**EXERCISE INSTRUCTIONS:**
• 1. Using the mailing list post about the old James River bridge, answer these:
(a) Where was the original Southern crossing compared with the present bridge?
(b) On what date did the old bridge go out of service?
(c) In what year did Kemper station open?
• 2. Write what comes next in the mailing list post about the old James River bridge, starting after its last sentence.

**GIVEN PASSAGE:**
"""

The old James river "Orange Bridge" location

NW Mailing List nw-mailing-list at
Wed Jul 5 08:14:37 EDT 2017

Where was the original Southern crossing over the James River you ask?

That one is E Z.

It was a short distance downriver from the present much higher bridge. The
original line crossed under the new line and the went down to near river
level before crossing. I have copies of maps and suspect the society might
have them as well. I think one may have been reproduced for the last N&W
society convention in Lynchburg. Might even have been in the society's
Arrow magazine which had the big Percival's Island story close to 15 years

Let's remember that the bridge went out of service on October 1, 1931 when
the last Southern trains using the Union Depot, #135 & #136 were shifted up
to the current Southern station, Kemper. Kemper opened in 1912, the new
line began operations a year earlier and the 2 lines were operated
simultaneously for 19 years. Trains going to one station did NOT stop at
the other as that would have entailed a backup maneuver after pulling the
hard grade out of the river bottom region, not to mention a bunch of other
operational issues.

"""

**RAW DATA:**
"""

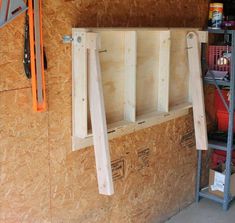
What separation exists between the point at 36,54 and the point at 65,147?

"""

**RESPONSES TO THE TASKS:**
• 1.
(a) A short distance downriver from the present, much higher bridge.
(b) October 1, 1931.
(c) 1912.

• 2.
Bob Cohen

Where was the original Southern bridge at that crossed the James River? ?I
haven't found a map yet that tells me where the original bridge was at.
-Evan Miller
      From: NW Mailing List <nw-mailing-list at>
 To: nw-mailing-list at
 Sent: Monday, July 3, 2017 9:27 AM
 Subject: Where was the "other" depot down along the James River?
"In 1911 I think it was, Southern built their new line, then called a
"beltline" much as we see it today thru Lynchburg, but they kept using the
old line down at river level until October 1931 (I have that date
confirmed), when the last 2 passenger trains were eliminated from that
route. At that time, the old line was placed out of service and sat unused.
I read somewhere that the old iron bridge crossing the James was not
removed until WW 2 as a part of steel/iron reclamation wartime scrap
Bob Cohen

?Message: 4
 Date: Sat, 1 Jul 2017 21:37:31 -0400
 From: NW Mailing List <nw-mailing-list at>
 To: NW Mailing List <nw-mailing-list at>
 Subject: Re: Where Did V&T Meet the Southside RR in Lynchburg ?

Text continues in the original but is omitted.